É o que seria permitido, por exemplo, para implantação de linhas de transmissão de energia elétrica, gasoduto ou sistemas de abastecimento público de água. As emendas da Câmara abririam espaço, inclusive, para que não houvesse a necessidade de estudo prévio de impacto ambiental (EIA) ou compensação de qualquer natureza, com dispensa, ainda, da captura, coleta e transporte de animais silvestres.

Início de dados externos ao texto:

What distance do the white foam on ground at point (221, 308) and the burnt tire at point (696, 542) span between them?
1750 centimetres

Os senadores rejeitaram as emendas sob o argumento de não tratarem do mesmo tema da MP original. Ao voltar para a Câmara, as impugnações do Senado não foram acatadas e o texto com modificações à Lei 11.428 seguiu à sanção. Contudo, o presidente da República, Luiz Inácio Lula da Silva, vetou os trechos do projeto de lei de conversão que ampliavam os riscos à Mata Atlântica — decisão que, após acordos, acabou por ser acatada pelo Congresso quando da análise e manutenção dos vetos à norma.

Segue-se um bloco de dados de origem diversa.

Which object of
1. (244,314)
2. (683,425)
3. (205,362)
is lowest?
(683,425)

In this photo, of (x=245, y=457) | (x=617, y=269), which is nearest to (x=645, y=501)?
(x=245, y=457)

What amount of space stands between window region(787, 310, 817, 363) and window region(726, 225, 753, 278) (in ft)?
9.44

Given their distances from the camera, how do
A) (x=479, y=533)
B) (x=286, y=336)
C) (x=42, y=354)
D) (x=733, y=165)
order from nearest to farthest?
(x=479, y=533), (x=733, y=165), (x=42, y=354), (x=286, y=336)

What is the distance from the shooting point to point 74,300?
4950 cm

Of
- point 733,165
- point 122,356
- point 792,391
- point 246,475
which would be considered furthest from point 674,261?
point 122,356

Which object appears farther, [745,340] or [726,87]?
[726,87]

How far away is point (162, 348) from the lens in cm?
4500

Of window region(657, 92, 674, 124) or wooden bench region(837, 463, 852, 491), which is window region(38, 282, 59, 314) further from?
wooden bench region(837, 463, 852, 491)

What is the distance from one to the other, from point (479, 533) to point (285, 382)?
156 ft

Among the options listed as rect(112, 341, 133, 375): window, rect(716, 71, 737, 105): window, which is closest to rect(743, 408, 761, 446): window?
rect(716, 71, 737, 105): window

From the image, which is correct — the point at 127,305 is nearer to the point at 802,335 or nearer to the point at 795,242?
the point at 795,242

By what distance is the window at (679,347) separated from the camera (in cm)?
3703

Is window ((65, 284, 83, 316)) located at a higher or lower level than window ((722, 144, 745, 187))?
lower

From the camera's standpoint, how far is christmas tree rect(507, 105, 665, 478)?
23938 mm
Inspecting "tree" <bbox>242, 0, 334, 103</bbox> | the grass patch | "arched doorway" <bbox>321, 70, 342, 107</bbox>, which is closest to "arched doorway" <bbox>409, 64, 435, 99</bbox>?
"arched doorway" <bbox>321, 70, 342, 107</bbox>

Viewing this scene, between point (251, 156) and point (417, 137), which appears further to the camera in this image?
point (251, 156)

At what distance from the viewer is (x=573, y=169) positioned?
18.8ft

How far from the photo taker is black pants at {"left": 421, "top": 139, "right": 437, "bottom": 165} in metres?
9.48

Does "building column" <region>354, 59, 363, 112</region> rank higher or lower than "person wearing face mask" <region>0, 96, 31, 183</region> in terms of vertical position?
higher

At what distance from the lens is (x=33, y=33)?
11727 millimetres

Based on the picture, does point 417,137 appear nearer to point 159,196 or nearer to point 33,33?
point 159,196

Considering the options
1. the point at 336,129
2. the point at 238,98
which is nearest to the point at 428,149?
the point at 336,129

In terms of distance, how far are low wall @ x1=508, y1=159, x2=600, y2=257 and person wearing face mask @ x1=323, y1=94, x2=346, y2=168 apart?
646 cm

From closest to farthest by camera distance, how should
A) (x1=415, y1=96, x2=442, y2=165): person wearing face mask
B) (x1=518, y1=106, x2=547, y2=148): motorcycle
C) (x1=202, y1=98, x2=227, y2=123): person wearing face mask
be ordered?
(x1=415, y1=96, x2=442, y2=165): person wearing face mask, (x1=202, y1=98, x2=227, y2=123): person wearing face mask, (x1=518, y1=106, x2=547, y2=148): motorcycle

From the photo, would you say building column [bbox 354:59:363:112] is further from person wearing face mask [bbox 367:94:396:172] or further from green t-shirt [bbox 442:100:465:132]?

Relator da matéria no Senado, Efraim Filho (União-PB) considerou legítima “a preocupação com o avanço do desmatamento sobre a vegetação da Mata Atlântica”. O senador lembrou que o bioma já possui lei específica e que qualquer discussão sobre a alteração de sua legislação deveria se dar em outra oportunidade e por meio de projeto de lei.
— E o que vão me perguntar os meus filhos e os meus netos: "Você estava onde que deixou derrubar a Mata Atlântica? O que é que você fez para não permitir a derrubada da Mata Atlântica? Por que, meu avô ou meu pai, eu não conheço uma caviúna, uma cerejeira, uma baraúna, uma imbuia, um pau d'arco, juazeiro, jatobá, gonçalo-alves, louro, ipê, marupaúba, peroba, maçaranduba, carvalho, mogno, canela, imbuzeiro, andiroba, copaíba, pau-brasil e jequitibá? Por que eu não conheço?". Porque se derrubou criminosamente a Mata Atlântica e querem continuar derrubando a Mata Atlântica... — afirmou o senador Otto Alencar (PSD-BA) durante a discussão da matéria.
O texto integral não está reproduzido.